Spatial relationship records:
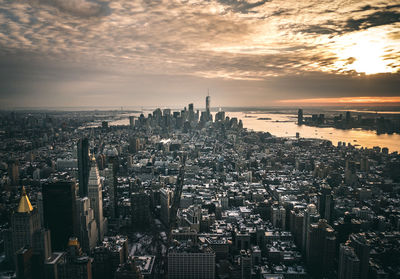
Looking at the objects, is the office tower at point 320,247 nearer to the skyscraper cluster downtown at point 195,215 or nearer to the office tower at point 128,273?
the skyscraper cluster downtown at point 195,215

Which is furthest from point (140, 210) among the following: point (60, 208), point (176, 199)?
point (60, 208)

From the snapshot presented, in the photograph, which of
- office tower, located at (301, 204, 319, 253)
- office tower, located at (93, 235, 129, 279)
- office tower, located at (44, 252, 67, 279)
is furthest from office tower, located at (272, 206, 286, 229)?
office tower, located at (44, 252, 67, 279)

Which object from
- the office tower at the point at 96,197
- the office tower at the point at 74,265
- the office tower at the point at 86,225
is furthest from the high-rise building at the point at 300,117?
the office tower at the point at 74,265

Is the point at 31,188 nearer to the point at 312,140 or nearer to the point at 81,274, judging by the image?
the point at 81,274

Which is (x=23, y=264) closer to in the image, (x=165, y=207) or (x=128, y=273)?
(x=128, y=273)

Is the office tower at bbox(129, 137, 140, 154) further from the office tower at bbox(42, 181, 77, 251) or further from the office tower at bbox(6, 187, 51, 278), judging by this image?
the office tower at bbox(6, 187, 51, 278)
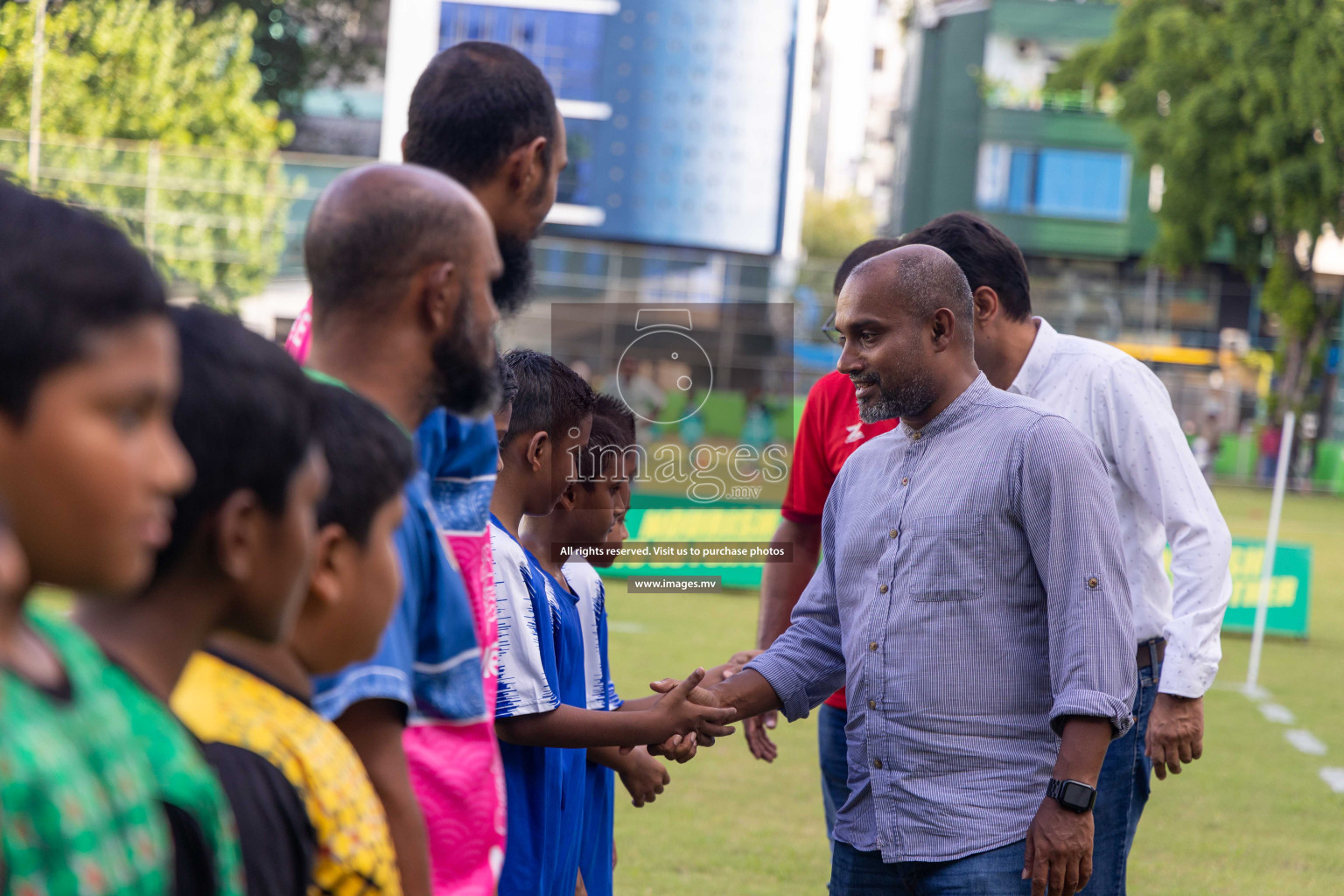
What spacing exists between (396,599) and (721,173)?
47.1 metres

Your goal: Write out all of the lines above again with each "furthest" replaced by "farthest", leaving everything else unchanged. Omit the pictures from your answer.

Response for this exercise:
Looking at the objects, is the office tower at point 320,247 nearer to the skyscraper cluster downtown at point 195,215 or nearer to the office tower at point 128,273?
the skyscraper cluster downtown at point 195,215

Which is farthest from point (140, 210) among the following: point (60, 208), point (176, 199)?
point (60, 208)

From the snapshot presented, in the photograph, which of
- office tower, located at (301, 204, 319, 253)
- office tower, located at (93, 235, 129, 279)
- office tower, located at (44, 252, 67, 279)
is farthest from office tower, located at (272, 206, 286, 229)?
office tower, located at (44, 252, 67, 279)

Which object from
- the office tower at the point at 96,197
- the office tower at the point at 74,265
- the office tower at the point at 86,225
is farthest from the high-rise building at the point at 300,117?
the office tower at the point at 74,265

Is the point at 31,188 nearer to the point at 312,140 or nearer to the point at 81,274, judging by the image?
the point at 81,274

Which is (x=23, y=264) closer to in the image, (x=165, y=207) or (x=128, y=273)?
(x=128, y=273)

Is the office tower at bbox(129, 137, 140, 154) further from the office tower at bbox(42, 181, 77, 251) or further from the office tower at bbox(6, 187, 51, 278), judging by this image?
the office tower at bbox(6, 187, 51, 278)
What spacing exists between (396,599) and (721,173)?
47.1 metres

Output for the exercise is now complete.